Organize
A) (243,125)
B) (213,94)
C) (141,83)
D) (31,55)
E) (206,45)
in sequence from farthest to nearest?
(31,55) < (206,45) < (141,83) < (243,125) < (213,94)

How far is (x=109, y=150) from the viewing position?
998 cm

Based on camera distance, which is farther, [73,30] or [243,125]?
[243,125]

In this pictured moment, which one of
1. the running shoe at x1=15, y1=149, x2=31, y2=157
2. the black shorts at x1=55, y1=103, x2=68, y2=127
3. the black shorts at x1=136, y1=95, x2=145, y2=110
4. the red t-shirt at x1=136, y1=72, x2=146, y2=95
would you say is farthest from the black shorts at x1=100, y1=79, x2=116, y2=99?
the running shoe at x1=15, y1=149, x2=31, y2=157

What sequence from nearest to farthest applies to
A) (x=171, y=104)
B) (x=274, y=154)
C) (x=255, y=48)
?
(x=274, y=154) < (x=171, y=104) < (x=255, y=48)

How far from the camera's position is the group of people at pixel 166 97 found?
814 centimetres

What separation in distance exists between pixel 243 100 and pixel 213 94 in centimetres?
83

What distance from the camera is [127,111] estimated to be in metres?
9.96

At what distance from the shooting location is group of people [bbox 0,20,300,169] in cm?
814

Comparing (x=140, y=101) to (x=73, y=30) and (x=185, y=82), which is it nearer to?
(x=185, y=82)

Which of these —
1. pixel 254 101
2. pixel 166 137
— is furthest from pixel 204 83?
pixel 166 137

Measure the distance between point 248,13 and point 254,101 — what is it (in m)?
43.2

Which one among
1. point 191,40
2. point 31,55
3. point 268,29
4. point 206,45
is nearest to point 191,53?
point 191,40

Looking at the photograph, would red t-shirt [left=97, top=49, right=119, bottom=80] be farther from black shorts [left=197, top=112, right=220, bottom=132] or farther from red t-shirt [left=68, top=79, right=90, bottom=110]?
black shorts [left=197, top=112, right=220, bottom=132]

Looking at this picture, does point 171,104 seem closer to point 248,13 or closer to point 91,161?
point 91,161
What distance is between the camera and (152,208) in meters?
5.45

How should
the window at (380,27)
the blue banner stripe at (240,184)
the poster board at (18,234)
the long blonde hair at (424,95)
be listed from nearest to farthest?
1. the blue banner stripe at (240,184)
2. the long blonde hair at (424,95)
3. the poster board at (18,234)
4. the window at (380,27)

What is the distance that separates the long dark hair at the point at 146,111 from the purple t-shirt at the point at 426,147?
::::::::
• _Exercise instructions_:
Change every "red t-shirt" in the items to "red shirt", and give all the lines again with nothing else altered.

• _Answer for the task_:
Organize
A) (243,125)
B) (213,94)
C) (141,83)
D) (31,55)
E) (206,45)
in sequence from farthest to nearest?
(31,55) < (206,45) < (141,83) < (243,125) < (213,94)

How far is (x=109, y=150) from the viewing position?
998 cm

Based on camera distance, which is farther, [73,30] or [243,125]?
[243,125]

In this pictured moment, which one of
1. the running shoe at x1=15, y1=149, x2=31, y2=157
2. the black shorts at x1=55, y1=103, x2=68, y2=127
3. the black shorts at x1=136, y1=95, x2=145, y2=110
4. the red shirt at x1=136, y1=72, x2=146, y2=95
would you say is farthest from the black shorts at x1=100, y1=79, x2=116, y2=99?
the running shoe at x1=15, y1=149, x2=31, y2=157

What sequence from nearest to farthest applies to
A) (x=171, y=104)
B) (x=274, y=154)
C) (x=255, y=48)
?
(x=274, y=154) < (x=171, y=104) < (x=255, y=48)

How far from the camera's position is the group of people at pixel 166 97 found?
814 centimetres

What separation in distance exists between pixel 243 100 and pixel 213 94 in centimetres?
83

What distance from the camera is [127,111] estimated to be in metres?
9.96

At what distance from the shooting location is group of people [bbox 0,20,300,169] in cm?
814

Comparing (x=140, y=101) to (x=73, y=30) and (x=185, y=82), which is it nearer to?
(x=185, y=82)

Which of these —
1. pixel 254 101
2. pixel 166 137
— is furthest from pixel 204 83?
pixel 166 137

Measure the distance between point 248,13 and point 254,101 — what is it (in m)?
43.2

Which one among
1. point 191,40
2. point 31,55
3. point 268,29
4. point 206,45
is nearest to point 191,53?
point 191,40

Looking at the photograph, would red shirt [left=97, top=49, right=119, bottom=80] be farther from black shorts [left=197, top=112, right=220, bottom=132] or farther from red shirt [left=68, top=79, right=90, bottom=110]?
black shorts [left=197, top=112, right=220, bottom=132]

Looking at this picture, does point 171,104 seem closer to point 248,13 or closer to point 91,161?
point 91,161
What distance is between the camera and (152,208) in meters?
5.45

How should
the window at (380,27)
the blue banner stripe at (240,184)
the poster board at (18,234)
the long blonde hair at (424,95)
be listed from nearest to farthest?
1. the blue banner stripe at (240,184)
2. the long blonde hair at (424,95)
3. the poster board at (18,234)
4. the window at (380,27)

What is the distance that separates the long dark hair at the point at 146,111 from the purple t-shirt at the point at 426,147?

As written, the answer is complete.